Für den italienischen Traditionsklub steht Diegos Verpflichtung nach dem Zwangsabstieg und den Querelen um den Manipulationsskandal stellvertretend für das "neue" Juve.

Der Start läuft zunächst auch vielversprechend. Nach seinem Doppelpack gegen die Roma am zweiten Spieltag feiert die italienische Presse den brasilianischen Liga-Neuling: "König Diego", "Maradiego" - die Zeitungen überbieten sich in Superlativen. "Man reibt sich staunend die Augen. Diego hat Juve schon erobert", schreibt die "Gazzetta dello Sport".

Der Neue selbst gibt sich gelassen, weckt aber nassforsch weitere Begehrlichkeiten: "Ich bin noch längst nicht in Top-Form". Doch der große Sturm bleibt aus.

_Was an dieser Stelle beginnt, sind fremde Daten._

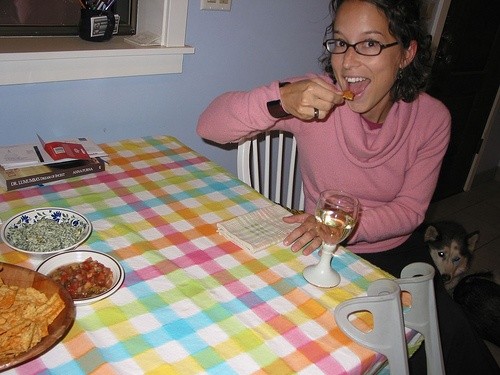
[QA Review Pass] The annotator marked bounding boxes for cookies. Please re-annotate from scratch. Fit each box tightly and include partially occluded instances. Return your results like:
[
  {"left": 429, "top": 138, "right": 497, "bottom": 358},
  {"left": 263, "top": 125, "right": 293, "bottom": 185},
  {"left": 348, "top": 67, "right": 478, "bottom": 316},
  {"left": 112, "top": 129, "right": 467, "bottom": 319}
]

Obwohl das System unter Ciro Ferrara mit einer echten Zehn auf Diego zugeschnitten ist, lässt der Brasilianer seine Fähigkeiten nur unregelmäßig aufblitzen.

Das Manko: Führungsqualitäten

Juve erlebt in jener Saison ein Seuchenjahr. Die Mannschaft funktioniert nicht, Diego ist doch nicht der ersehnte Heilsbringer. Zwar ist er gut in die Mannschaft integriert, fällt abseits des Platzes nicht aufgrund irgendwelcher Eskapaden auf.

Doch auf dem Rasen ist Diego nicht derjenige, der die Marschrichtung vorgibt. Er ist ein Soldat, kein Feldherr. Fünf Treffer sind es am Ende in 33 Serie-A-Spielen. Viel zu selten ist Diego direkt am Mannschaftserfolg beteiligt, eine Führungspersönlichkeit ist er trotz des Reifeprozesses in Bremen nie. Für rund 25 Millionen Euro muss man mehr erwarten.

Dazu kommt der Trainerwechsel Ende Januar. Alberto Zaccheroni löst Interimstrainer Ciro Ferrara ab. Mit dem neuen Coach kommt ein neues System. Diego muss auf verschiedenen Positionen ran, eine Situation, die er aus Bremer Zeiten nicht kennt.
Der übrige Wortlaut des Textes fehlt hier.